[Opening SUPPLIED PASSAGE section]
# How to get a harder bar?



## Chickadee_42us (Jan 24, 2003)

Less water?


----------



## swamp_deb (Jan 9, 2004)

Some oils just make softer bars. Lard, tallow, palm, palm kernel and olive all make harder bars though olive takes a little longer to harden than the others listed.

What oils are you using?


----------



## linn (Jul 19, 2005)

Try dissolving a teaspoon of salt for every pound of oils in your water before adding the lye.


----------



## halfpint (Jan 24, 2005)

The best thing to do is make sure you use enough of the harder oils listed by swamp deb. Unfortunately the percentage depends upon what other soft oils you are using, and how 'soft' they are. 

You can see the properties of most of the commonly used oils here, and which ones are hard: http://www.millersoap.com/soapdesign.html#Properties

You can add beeswax at about 1 oz per pound of oils to help make a harder bar, but if you do so you may not need to insulate your soap.

Dawn


----------



## Chickadee_42us (Jan 24, 2003)

Thanks for the comments. My bars are really great I will try the salt detail as I might be making another batch tomorrow. I only make it for household use. 
It's been a few months but I use, Olive Oil, Coconut Oil, Canola Oil, Cocoa Butter, Shea Butter, Almond Oil, Palm Oil - - - essential oils for smell. Off the top of my head that's the list. I also think, I use them after six weeks so they haven't had time to fully cure.


----------



## beaglady (Oct 7, 2002)

How much water are you using?


----------



## Maura (Jun 6, 2004)

Try leaving out the canola and balancing it with coconut. The more water you use, the longer it will take to dry and the more it will shrink. It's the oil balance that is going to effect hardness.


----------



## bowdonkey (Oct 6, 2007)

Generally the more oils used that are solid at room temperature the harder the bar.


----------



## backachersfarm (Jun 14, 2005)

Sometimes yoiu just have to let them age and dry out. There are soemsops we buy atthestore. I open them all and put them in a bowl on the counter. The bars last a lot longer then if I opened each as we use it.
Sharon


----------



## sherrybwc (Jun 21, 2009)

Chickadee_42us said:


> Less water?


Everything you EVER wanted to know about soapmaking...and then some...

http://www.thedishforum.com/forum/


----------



## meleahbee (Nov 21, 2007)

I know I'm getting in here kinda late in the game, but I just wanted to second the suggestion for adding beeswax. I just starting doing it 2 batches ago. I LOVE IT! I get a trace in my soap (goat's milk/tallow/coconut oil) in 15 seconds of stick-blendering, it imparts a lovely scent, and the bars are ready to cut the next day. I need zero insulation as I watch it go through the gel phase right before my eyes after it's poured. I love it, love it, love it!

God bless those honeybees!


----------



## MullersLaneFarm (Jul 23, 2004)

beeswax will harden the soap, but will also cut down on the lather..

Just put another honey super on my hives this weekend! Looks to be a good year for honey! YUM!


----------



## Step (Aug 4, 2005)

My soap is made from plant oils (no animal products) and use butters (cocoa, shea or mango) in most of my soap. But, when I don't add those butters, I will add a little stearic acid derived from a vegetable source, especially if the soft oils (liquid at room temperature)are more than 50% of the hard oils (not liquid at room temperature).


----------
[Closing SUPPLIED PASSAGE section]
[Opening SUPPLIED RECORDS section]
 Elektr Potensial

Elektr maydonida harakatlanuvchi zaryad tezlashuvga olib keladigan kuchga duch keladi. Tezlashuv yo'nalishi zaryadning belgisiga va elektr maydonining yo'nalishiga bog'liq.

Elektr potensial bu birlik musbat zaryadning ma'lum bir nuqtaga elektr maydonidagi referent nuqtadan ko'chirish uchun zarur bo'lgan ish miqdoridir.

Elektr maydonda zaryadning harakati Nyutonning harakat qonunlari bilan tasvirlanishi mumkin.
[Closing SUPPLIED RECORDS section]
[Opening SUPPLIED RECORDS section]
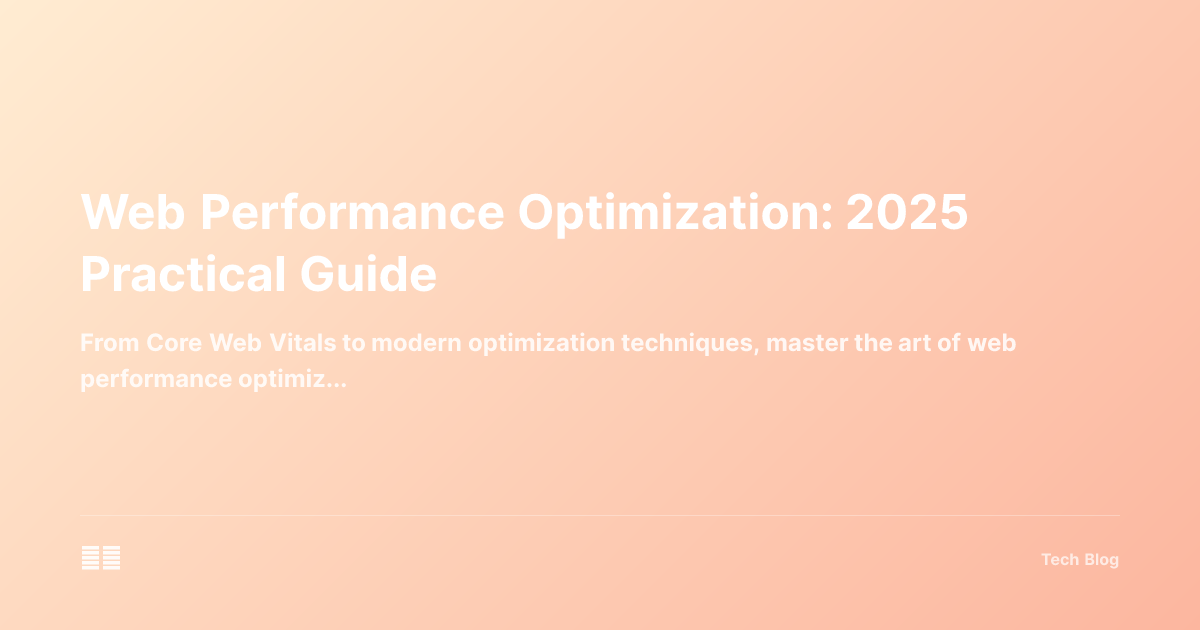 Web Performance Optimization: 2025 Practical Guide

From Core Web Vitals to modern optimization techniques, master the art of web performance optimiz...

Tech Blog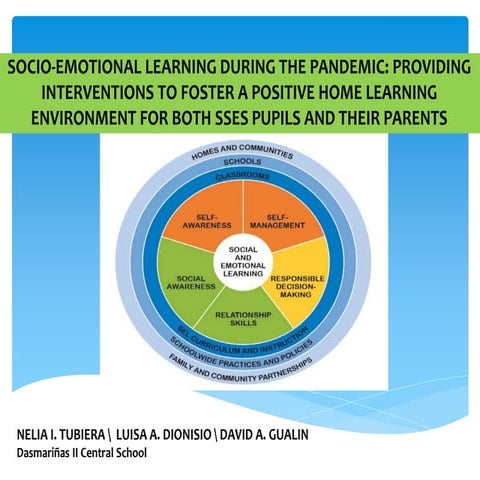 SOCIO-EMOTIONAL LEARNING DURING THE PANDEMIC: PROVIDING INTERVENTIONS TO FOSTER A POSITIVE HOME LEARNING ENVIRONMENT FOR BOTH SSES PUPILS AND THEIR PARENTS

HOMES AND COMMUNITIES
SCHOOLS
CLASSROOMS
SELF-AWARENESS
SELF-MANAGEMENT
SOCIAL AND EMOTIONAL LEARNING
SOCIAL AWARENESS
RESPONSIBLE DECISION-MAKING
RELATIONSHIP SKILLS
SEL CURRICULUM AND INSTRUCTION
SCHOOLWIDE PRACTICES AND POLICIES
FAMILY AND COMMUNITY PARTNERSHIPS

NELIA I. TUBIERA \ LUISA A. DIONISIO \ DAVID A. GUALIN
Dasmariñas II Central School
[Closing SUPPLIED RECORDS section]
Reproduce word for word the portion of the soapmaking thread that opens with "## bowdonkey (Oct" and closes with "as we use it.". Answer from the soapmaking thread alone, without drawing on the records.

## bowdonkey (Oct 6, 2007)

Generally the more oils used that are solid at room temperature the harder the bar.


----------



## backachersfarm (Jun 14, 2005)

Sometimes yoiu just have to let them age and dry out. There are soemsops we buy atthestore. I open them all and put them in a bowl on the counter. The bars last a lot longer then if I opened each as we use it.